-- LISTED ENTRIES --
<<<<

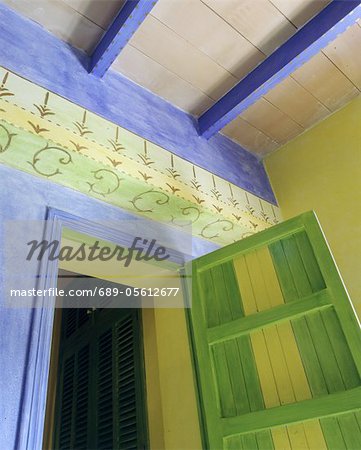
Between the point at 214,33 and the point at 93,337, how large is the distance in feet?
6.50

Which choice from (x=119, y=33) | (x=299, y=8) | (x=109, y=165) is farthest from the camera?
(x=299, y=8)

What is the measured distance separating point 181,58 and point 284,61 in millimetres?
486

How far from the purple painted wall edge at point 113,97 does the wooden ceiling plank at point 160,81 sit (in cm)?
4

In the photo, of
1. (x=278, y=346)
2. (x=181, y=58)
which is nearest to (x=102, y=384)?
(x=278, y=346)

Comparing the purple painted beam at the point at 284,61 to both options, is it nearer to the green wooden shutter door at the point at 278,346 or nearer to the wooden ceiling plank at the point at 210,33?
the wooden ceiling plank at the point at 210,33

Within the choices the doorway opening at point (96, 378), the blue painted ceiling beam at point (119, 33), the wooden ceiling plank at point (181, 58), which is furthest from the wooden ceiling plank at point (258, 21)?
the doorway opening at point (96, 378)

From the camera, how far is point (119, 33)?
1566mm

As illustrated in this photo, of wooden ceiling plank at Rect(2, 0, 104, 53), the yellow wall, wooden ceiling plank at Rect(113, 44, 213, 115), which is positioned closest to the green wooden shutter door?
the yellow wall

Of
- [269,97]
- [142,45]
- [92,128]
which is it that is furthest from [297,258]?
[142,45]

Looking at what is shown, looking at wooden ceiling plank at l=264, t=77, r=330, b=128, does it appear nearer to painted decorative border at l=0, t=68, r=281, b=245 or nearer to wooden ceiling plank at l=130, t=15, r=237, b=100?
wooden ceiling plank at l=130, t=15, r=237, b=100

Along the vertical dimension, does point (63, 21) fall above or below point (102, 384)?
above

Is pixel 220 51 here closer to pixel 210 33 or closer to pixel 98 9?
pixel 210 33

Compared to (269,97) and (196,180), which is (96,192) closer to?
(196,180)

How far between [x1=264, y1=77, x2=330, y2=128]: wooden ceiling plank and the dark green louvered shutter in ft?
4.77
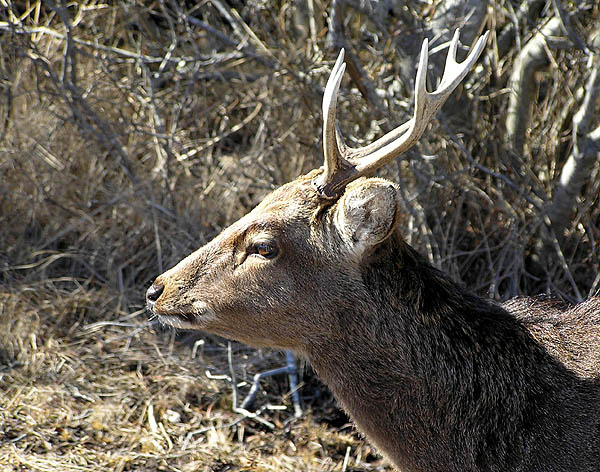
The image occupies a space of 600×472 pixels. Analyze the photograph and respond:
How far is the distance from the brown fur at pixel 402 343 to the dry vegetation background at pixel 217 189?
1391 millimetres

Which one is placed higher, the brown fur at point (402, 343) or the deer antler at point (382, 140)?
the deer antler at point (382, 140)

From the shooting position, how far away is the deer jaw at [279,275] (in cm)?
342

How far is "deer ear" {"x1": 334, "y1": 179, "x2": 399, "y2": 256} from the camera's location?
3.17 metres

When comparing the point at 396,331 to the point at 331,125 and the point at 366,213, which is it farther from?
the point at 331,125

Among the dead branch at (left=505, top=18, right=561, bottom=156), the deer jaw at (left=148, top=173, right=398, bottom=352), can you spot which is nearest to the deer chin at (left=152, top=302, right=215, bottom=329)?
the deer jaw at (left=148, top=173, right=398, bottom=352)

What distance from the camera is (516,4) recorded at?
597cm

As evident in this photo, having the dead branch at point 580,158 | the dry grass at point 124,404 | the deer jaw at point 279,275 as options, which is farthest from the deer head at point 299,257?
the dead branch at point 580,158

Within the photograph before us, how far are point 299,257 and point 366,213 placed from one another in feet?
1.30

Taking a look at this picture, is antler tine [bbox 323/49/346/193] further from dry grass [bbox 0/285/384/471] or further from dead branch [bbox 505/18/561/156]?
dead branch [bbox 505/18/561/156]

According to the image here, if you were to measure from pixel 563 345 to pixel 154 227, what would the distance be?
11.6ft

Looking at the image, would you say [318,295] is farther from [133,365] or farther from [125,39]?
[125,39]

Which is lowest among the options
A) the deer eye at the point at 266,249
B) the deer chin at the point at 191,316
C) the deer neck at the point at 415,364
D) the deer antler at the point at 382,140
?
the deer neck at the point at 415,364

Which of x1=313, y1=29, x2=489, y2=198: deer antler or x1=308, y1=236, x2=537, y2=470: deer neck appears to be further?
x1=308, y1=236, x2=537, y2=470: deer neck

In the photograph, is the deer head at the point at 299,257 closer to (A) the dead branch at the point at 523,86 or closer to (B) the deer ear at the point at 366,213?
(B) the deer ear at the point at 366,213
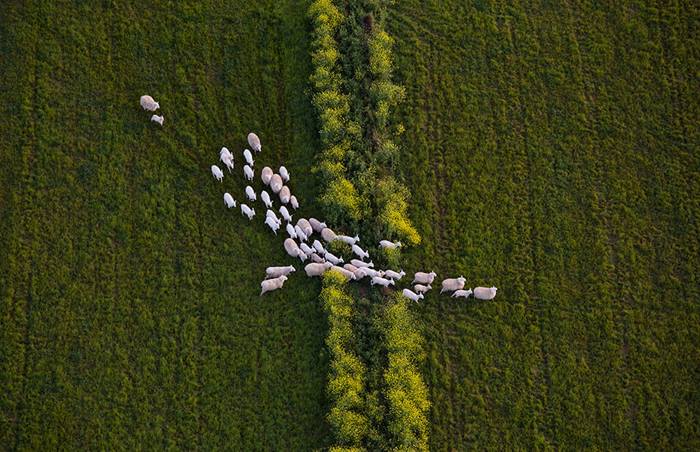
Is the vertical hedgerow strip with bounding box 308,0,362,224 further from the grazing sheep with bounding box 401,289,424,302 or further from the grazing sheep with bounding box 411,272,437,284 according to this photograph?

>>>>

-- WHAT TO WORK ON --
Swap "photograph" for "image" throughout the entries above and write them out again with nothing else changed. Omit the pictures.

-- EXERCISE OUTPUT --
Between the point at 214,33 and the point at 93,337, how large is the distance in feet?
6.50

Which choice from (x=119, y=33) | (x=299, y=8) | (x=109, y=165) is farthest from the camera?
(x=299, y=8)

What is the measured distance separating point 181,58 and point 284,61 in millimetres?
486

How far from the purple painted wall edge at point 113,97 does the wooden ceiling plank at point 160,81 sit (in cm)?
4

In the photo, of
1. (x=278, y=346)
2. (x=181, y=58)
which is nearest to (x=102, y=384)?
(x=278, y=346)

Comparing the purple painted beam at the point at 284,61 to both options, is it nearer to the green wooden shutter door at the point at 278,346 or nearer to the wooden ceiling plank at the point at 210,33?
the wooden ceiling plank at the point at 210,33

Within the choices the doorway opening at point (96, 378), the blue painted ceiling beam at point (119, 33), the wooden ceiling plank at point (181, 58), which is furthest from the wooden ceiling plank at point (258, 21)?
the doorway opening at point (96, 378)

From the camera, how far is point (119, 33)?
1566mm

As illustrated in this photo, of wooden ceiling plank at Rect(2, 0, 104, 53), the yellow wall, wooden ceiling plank at Rect(113, 44, 213, 115), which is positioned closest to the green wooden shutter door?
the yellow wall

Of
- [269,97]
- [142,45]
- [92,128]
which is it that is furthest from [297,258]?
[142,45]

Looking at what is shown, looking at wooden ceiling plank at l=264, t=77, r=330, b=128, does it appear nearer to painted decorative border at l=0, t=68, r=281, b=245 or nearer to wooden ceiling plank at l=130, t=15, r=237, b=100?
wooden ceiling plank at l=130, t=15, r=237, b=100

Along the vertical dimension, does point (63, 21) fall above or below point (102, 384)?
above

Is pixel 220 51 here closer to pixel 210 33 or closer to pixel 98 9?
pixel 210 33

Compared to (269,97) and (196,180), which is (96,192) closer to?
(196,180)

How far between [x1=264, y1=77, x2=330, y2=128]: wooden ceiling plank and the dark green louvered shutter in ft?
4.77
The image occupies a space of 600×472 pixels. Analyze the image and respond:
How far is the distance from the brown fur at pixel 402 343 to the dry vegetation background at pixel 217 189?
1391 millimetres

Which one is placed higher, the brown fur at point (402, 343) or the deer antler at point (382, 140)?
the deer antler at point (382, 140)

From the shooting position, how far away is the deer jaw at [279,275] (in cm)?
342

How far is "deer ear" {"x1": 334, "y1": 179, "x2": 399, "y2": 256} from the camera's location?
3.17 metres

When comparing the point at 396,331 to the point at 331,125 and the point at 366,213, which is it farther from?
the point at 331,125

Among the dead branch at (left=505, top=18, right=561, bottom=156), the deer jaw at (left=148, top=173, right=398, bottom=352), can you spot which is nearest to the deer chin at (left=152, top=302, right=215, bottom=329)?
the deer jaw at (left=148, top=173, right=398, bottom=352)

What distance from the camera is (516,4) recorded at?
597cm

As evident in this photo, having the dead branch at point 580,158 | the dry grass at point 124,404 | the deer jaw at point 279,275 as options, which is farthest from the deer head at point 299,257?
the dead branch at point 580,158

Within the image before us, how far are point 299,257 and point 366,213 placed from one another in feet?
1.30

Taking a look at this picture, is antler tine [bbox 323/49/346/193] further from dry grass [bbox 0/285/384/471] or further from dead branch [bbox 505/18/561/156]?
dead branch [bbox 505/18/561/156]

According to the image here, if you were to measure from pixel 563 345 to pixel 154 227, what would the distance be?
11.6ft

Looking at the image, would you say [318,295] is farther from [133,365] or farther from [125,39]?
[125,39]

Which is lowest among the options
A) the deer eye at the point at 266,249
B) the deer chin at the point at 191,316
C) the deer neck at the point at 415,364
D) the deer antler at the point at 382,140
?
the deer neck at the point at 415,364

Which of x1=313, y1=29, x2=489, y2=198: deer antler or x1=308, y1=236, x2=537, y2=470: deer neck appears to be further?
x1=308, y1=236, x2=537, y2=470: deer neck

In the image, is the deer head at the point at 299,257 closer to (A) the dead branch at the point at 523,86 or closer to (B) the deer ear at the point at 366,213?
(B) the deer ear at the point at 366,213
Is the vertical hedgerow strip with bounding box 308,0,362,224 further from the grazing sheep with bounding box 401,289,424,302 or further from the grazing sheep with bounding box 411,272,437,284 according to this image?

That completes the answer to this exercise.